» **GIVEN PROBLEM**
Produce an exact transcription of the listing below, omitting the pictures.

---------- GIVEN DATA ----------

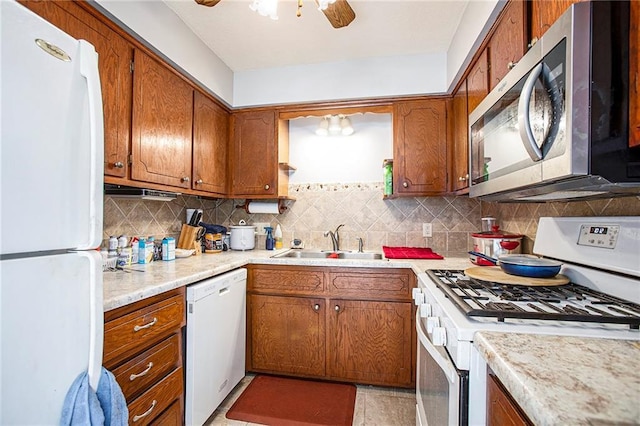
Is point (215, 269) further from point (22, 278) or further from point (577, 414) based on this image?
point (577, 414)

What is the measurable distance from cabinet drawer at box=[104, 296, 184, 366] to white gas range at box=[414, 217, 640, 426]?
1.11 m

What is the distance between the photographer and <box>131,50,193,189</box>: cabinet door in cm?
159

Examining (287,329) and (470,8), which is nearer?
(470,8)

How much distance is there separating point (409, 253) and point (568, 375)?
5.60 ft

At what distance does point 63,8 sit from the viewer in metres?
1.20

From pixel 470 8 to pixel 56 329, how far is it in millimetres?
2309

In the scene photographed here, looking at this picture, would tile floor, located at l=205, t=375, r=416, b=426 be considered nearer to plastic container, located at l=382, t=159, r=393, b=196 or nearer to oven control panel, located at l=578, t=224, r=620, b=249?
oven control panel, located at l=578, t=224, r=620, b=249

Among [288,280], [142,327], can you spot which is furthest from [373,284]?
[142,327]

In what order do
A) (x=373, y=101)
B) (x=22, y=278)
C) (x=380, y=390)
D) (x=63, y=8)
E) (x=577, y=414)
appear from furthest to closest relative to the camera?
(x=373, y=101) < (x=380, y=390) < (x=63, y=8) < (x=22, y=278) < (x=577, y=414)

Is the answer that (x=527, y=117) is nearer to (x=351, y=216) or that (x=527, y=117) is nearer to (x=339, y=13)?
(x=339, y=13)

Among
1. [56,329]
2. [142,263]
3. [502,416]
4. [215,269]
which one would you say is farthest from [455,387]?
[142,263]

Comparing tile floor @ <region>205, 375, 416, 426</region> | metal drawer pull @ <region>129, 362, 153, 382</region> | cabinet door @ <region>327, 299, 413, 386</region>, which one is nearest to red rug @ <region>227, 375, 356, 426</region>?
tile floor @ <region>205, 375, 416, 426</region>

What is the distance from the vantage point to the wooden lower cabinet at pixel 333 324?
1.95 m

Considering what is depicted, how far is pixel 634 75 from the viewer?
26.6 inches
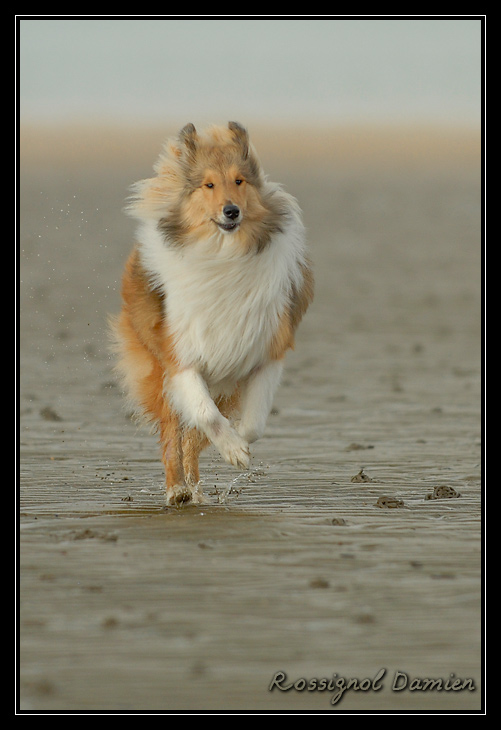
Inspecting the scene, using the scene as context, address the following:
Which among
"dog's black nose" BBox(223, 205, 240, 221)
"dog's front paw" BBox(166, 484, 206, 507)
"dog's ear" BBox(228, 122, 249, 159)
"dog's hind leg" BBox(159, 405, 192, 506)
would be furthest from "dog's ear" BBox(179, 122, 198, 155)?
"dog's front paw" BBox(166, 484, 206, 507)

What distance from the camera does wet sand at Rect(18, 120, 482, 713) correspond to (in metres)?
3.82

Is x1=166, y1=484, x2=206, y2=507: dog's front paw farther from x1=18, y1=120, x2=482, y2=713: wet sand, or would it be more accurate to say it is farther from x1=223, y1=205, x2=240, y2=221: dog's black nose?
x1=223, y1=205, x2=240, y2=221: dog's black nose

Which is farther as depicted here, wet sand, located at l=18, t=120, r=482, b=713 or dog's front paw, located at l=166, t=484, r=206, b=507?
dog's front paw, located at l=166, t=484, r=206, b=507

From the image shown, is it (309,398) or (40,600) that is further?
(309,398)

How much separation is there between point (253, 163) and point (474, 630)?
3.35 m

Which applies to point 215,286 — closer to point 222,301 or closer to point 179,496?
point 222,301

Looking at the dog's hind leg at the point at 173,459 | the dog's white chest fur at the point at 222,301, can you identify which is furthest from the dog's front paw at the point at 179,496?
the dog's white chest fur at the point at 222,301

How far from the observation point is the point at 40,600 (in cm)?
450

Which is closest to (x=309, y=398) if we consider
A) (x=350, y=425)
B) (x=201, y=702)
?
(x=350, y=425)

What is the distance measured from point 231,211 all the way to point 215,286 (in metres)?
0.48

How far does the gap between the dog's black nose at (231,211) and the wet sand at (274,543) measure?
1.64 metres

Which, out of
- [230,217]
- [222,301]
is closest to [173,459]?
[222,301]

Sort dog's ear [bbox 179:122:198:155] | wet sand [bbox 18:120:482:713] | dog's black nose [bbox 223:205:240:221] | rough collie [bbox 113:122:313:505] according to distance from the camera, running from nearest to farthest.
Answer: wet sand [bbox 18:120:482:713], dog's black nose [bbox 223:205:240:221], rough collie [bbox 113:122:313:505], dog's ear [bbox 179:122:198:155]

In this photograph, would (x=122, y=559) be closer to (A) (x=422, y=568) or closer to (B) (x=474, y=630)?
(A) (x=422, y=568)
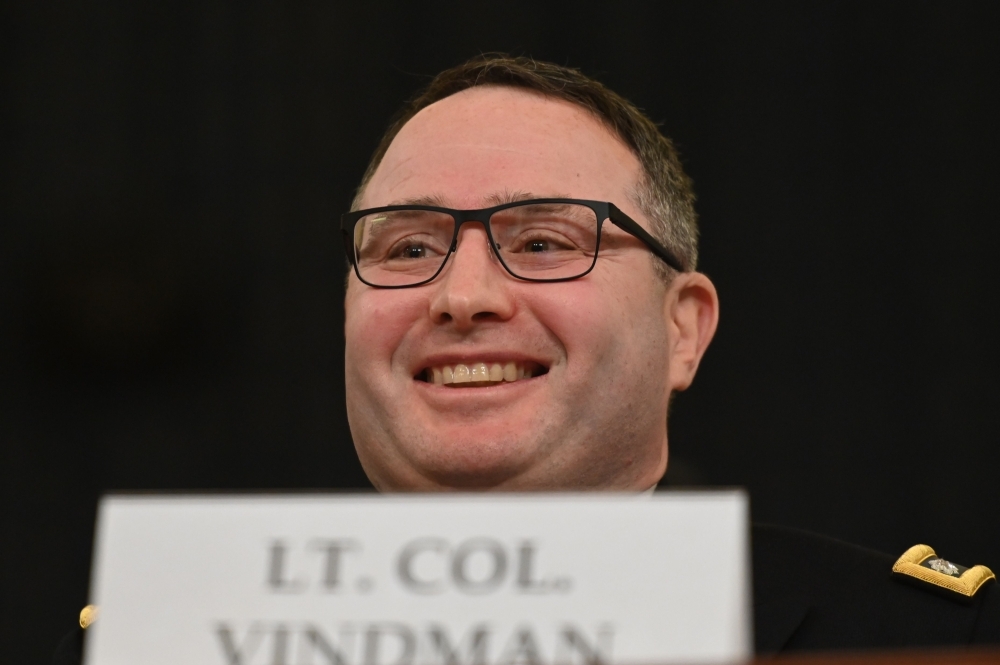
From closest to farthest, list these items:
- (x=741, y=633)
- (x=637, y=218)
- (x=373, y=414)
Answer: (x=741, y=633) → (x=373, y=414) → (x=637, y=218)

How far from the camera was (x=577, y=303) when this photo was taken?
1603 mm

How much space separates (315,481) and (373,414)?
5.79 ft

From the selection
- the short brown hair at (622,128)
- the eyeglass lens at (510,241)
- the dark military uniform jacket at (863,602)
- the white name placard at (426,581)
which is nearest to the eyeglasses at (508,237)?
the eyeglass lens at (510,241)

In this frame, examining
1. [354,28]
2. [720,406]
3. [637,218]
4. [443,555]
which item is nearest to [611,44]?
[354,28]

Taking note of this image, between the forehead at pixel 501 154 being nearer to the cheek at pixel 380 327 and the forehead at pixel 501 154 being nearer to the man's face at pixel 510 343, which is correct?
the man's face at pixel 510 343

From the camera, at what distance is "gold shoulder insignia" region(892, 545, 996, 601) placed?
1.60 meters

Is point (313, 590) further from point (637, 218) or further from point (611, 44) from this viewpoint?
point (611, 44)

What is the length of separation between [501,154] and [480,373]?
0.33 m

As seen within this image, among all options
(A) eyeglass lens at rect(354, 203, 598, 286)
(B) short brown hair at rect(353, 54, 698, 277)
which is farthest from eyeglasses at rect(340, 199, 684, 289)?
(B) short brown hair at rect(353, 54, 698, 277)

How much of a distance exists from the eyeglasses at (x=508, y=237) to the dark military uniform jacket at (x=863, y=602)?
51cm

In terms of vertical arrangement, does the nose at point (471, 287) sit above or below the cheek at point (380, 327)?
above

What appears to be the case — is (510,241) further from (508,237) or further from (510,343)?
(510,343)

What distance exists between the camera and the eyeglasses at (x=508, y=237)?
64.5 inches

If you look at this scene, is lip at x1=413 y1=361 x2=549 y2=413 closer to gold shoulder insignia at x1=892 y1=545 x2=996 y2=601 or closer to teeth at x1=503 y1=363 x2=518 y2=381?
teeth at x1=503 y1=363 x2=518 y2=381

----------

» **CORRECT ANSWER**
Is point (215, 269) further from point (22, 278) or further from point (577, 414) based on this image?
point (577, 414)

What is the measurable distance from cabinet drawer at box=[104, 296, 184, 366] to white gas range at box=[414, 217, 640, 426]?
1.11 m

What is the distance between the photographer and <box>131,50,193,189</box>: cabinet door in cm?
159

Examining (287,329) and (470,8), which is nearer?
(470,8)

How much distance is there separating point (409, 253) and point (568, 375)?
5.60 ft

At what distance does point 63,8 sit from the viewer in metres?
1.20

From pixel 470 8 to pixel 56 329, how far is it in millimetres?
2309

In the scene photographed here, looking at this picture, would tile floor, located at l=205, t=375, r=416, b=426 be considered nearer to plastic container, located at l=382, t=159, r=393, b=196 or nearer to oven control panel, located at l=578, t=224, r=620, b=249?
oven control panel, located at l=578, t=224, r=620, b=249

Among [288,280], [142,327], can you spot which is furthest from [373,284]?
[142,327]

In what order do
A) (x=373, y=101)
B) (x=22, y=278)
C) (x=380, y=390)
D) (x=63, y=8)
E) (x=577, y=414)
appear from furthest to closest relative to the camera?
(x=373, y=101) < (x=380, y=390) < (x=63, y=8) < (x=22, y=278) < (x=577, y=414)

Is the answer that (x=527, y=117) is nearer to (x=351, y=216) or that (x=527, y=117) is nearer to (x=339, y=13)?
(x=339, y=13)

Among
1. [56,329]
2. [142,263]
3. [502,416]
4. [215,269]
which one would you say is farthest from [455,387]?
[142,263]

Comparing tile floor @ <region>205, 375, 416, 426</region> | metal drawer pull @ <region>129, 362, 153, 382</region> | cabinet door @ <region>327, 299, 413, 386</region>, which one is nearest to red rug @ <region>227, 375, 356, 426</region>?
tile floor @ <region>205, 375, 416, 426</region>

What is the distance from the vantage point to the wooden lower cabinet at pixel 333 324?
1.95 m

Considering what is depicted, how far is pixel 634 75 from the viewer?
26.6 inches
Inspecting the scene, using the scene as context, address the following:
Which among
"dog's black nose" BBox(223, 205, 240, 221)
"dog's front paw" BBox(166, 484, 206, 507)
"dog's ear" BBox(228, 122, 249, 159)
"dog's hind leg" BBox(159, 405, 192, 506)
would be furthest from "dog's ear" BBox(179, 122, 198, 155)?
"dog's front paw" BBox(166, 484, 206, 507)

What distance from the camera does wet sand at Rect(18, 120, 482, 713) correspond to (in metres)?
3.82

Is x1=166, y1=484, x2=206, y2=507: dog's front paw farther from x1=18, y1=120, x2=482, y2=713: wet sand, or would it be more accurate to say it is farther from x1=223, y1=205, x2=240, y2=221: dog's black nose?
x1=223, y1=205, x2=240, y2=221: dog's black nose

Which is farther as depicted here, wet sand, located at l=18, t=120, r=482, b=713 or dog's front paw, located at l=166, t=484, r=206, b=507?
dog's front paw, located at l=166, t=484, r=206, b=507

From the image shown, is it (309,398) or (40,600) that is further?
(309,398)

How much separation is there between point (253, 163) and point (474, 630)?
3.35 m

Which applies to point 215,286 — closer to point 222,301 or closer to point 179,496?
point 222,301

Looking at the dog's hind leg at the point at 173,459 | the dog's white chest fur at the point at 222,301, can you identify which is furthest from the dog's front paw at the point at 179,496?
the dog's white chest fur at the point at 222,301

How far from the observation point is the point at 40,600 (in cm)?
450

Which is closest to (x=309, y=398) if we consider
A) (x=350, y=425)
B) (x=201, y=702)
?
(x=350, y=425)

What is the distance measured from point 231,211 all the way to point 215,286 (in metres)?
0.48

How far does the gap between the dog's black nose at (231,211) and the wet sand at (274,543) measure?
1.64 metres

Which, out of
- [230,217]
- [222,301]
is closest to [173,459]?
[222,301]

Sort dog's ear [bbox 179:122:198:155] | wet sand [bbox 18:120:482:713] | dog's black nose [bbox 223:205:240:221] | rough collie [bbox 113:122:313:505] according to distance from the camera, running from nearest to farthest.
Answer: wet sand [bbox 18:120:482:713], dog's black nose [bbox 223:205:240:221], rough collie [bbox 113:122:313:505], dog's ear [bbox 179:122:198:155]

In this photograph, would (x=122, y=559) be closer to (A) (x=422, y=568) or closer to (B) (x=474, y=630)?
(A) (x=422, y=568)
From closest to farthest, list these items:
- (x=741, y=633)
- (x=637, y=218)
- (x=373, y=414)
Answer: (x=741, y=633) → (x=373, y=414) → (x=637, y=218)

How far from the camera was (x=577, y=303) when this photo was taken?
1603 mm

How much space separates (315,481) and (373,414)?
5.79 ft

From the selection
- the short brown hair at (622,128)
- the eyeglass lens at (510,241)
- the dark military uniform jacket at (863,602)
- the white name placard at (426,581)
which is nearest to the eyeglasses at (508,237)?
the eyeglass lens at (510,241)

In this frame, examining
1. [354,28]
2. [720,406]
3. [637,218]
4. [443,555]
which item is nearest to [611,44]?
[354,28]

Taking note of this image, between the forehead at pixel 501 154 being nearer to the cheek at pixel 380 327 and the forehead at pixel 501 154 being nearer to the man's face at pixel 510 343, which is correct?
the man's face at pixel 510 343

From the camera, at what distance is "gold shoulder insignia" region(892, 545, 996, 601) placed?
1.60 meters

Is point (313, 590) further from point (637, 218) or further from point (611, 44) from this viewpoint?
point (611, 44)

What is the length of separation between [501,154] and [480,373]?
0.33 m

As seen within this image, among all options
(A) eyeglass lens at rect(354, 203, 598, 286)
(B) short brown hair at rect(353, 54, 698, 277)
which is farthest from eyeglasses at rect(340, 199, 684, 289)?
(B) short brown hair at rect(353, 54, 698, 277)

How much of a distance exists from the eyeglasses at (x=508, y=237) to the dark military uniform jacket at (x=863, y=602)?
51cm

In terms of vertical arrangement, does the nose at point (471, 287) sit above or below the cheek at point (380, 327)?
above

What appears to be the case — is (510,241) further from (508,237) or further from (510,343)?
(510,343)

What distance exists between the camera and the eyeglasses at (x=508, y=237)?
64.5 inches

If you look at this scene, is lip at x1=413 y1=361 x2=549 y2=413 closer to gold shoulder insignia at x1=892 y1=545 x2=996 y2=601 or closer to teeth at x1=503 y1=363 x2=518 y2=381?
teeth at x1=503 y1=363 x2=518 y2=381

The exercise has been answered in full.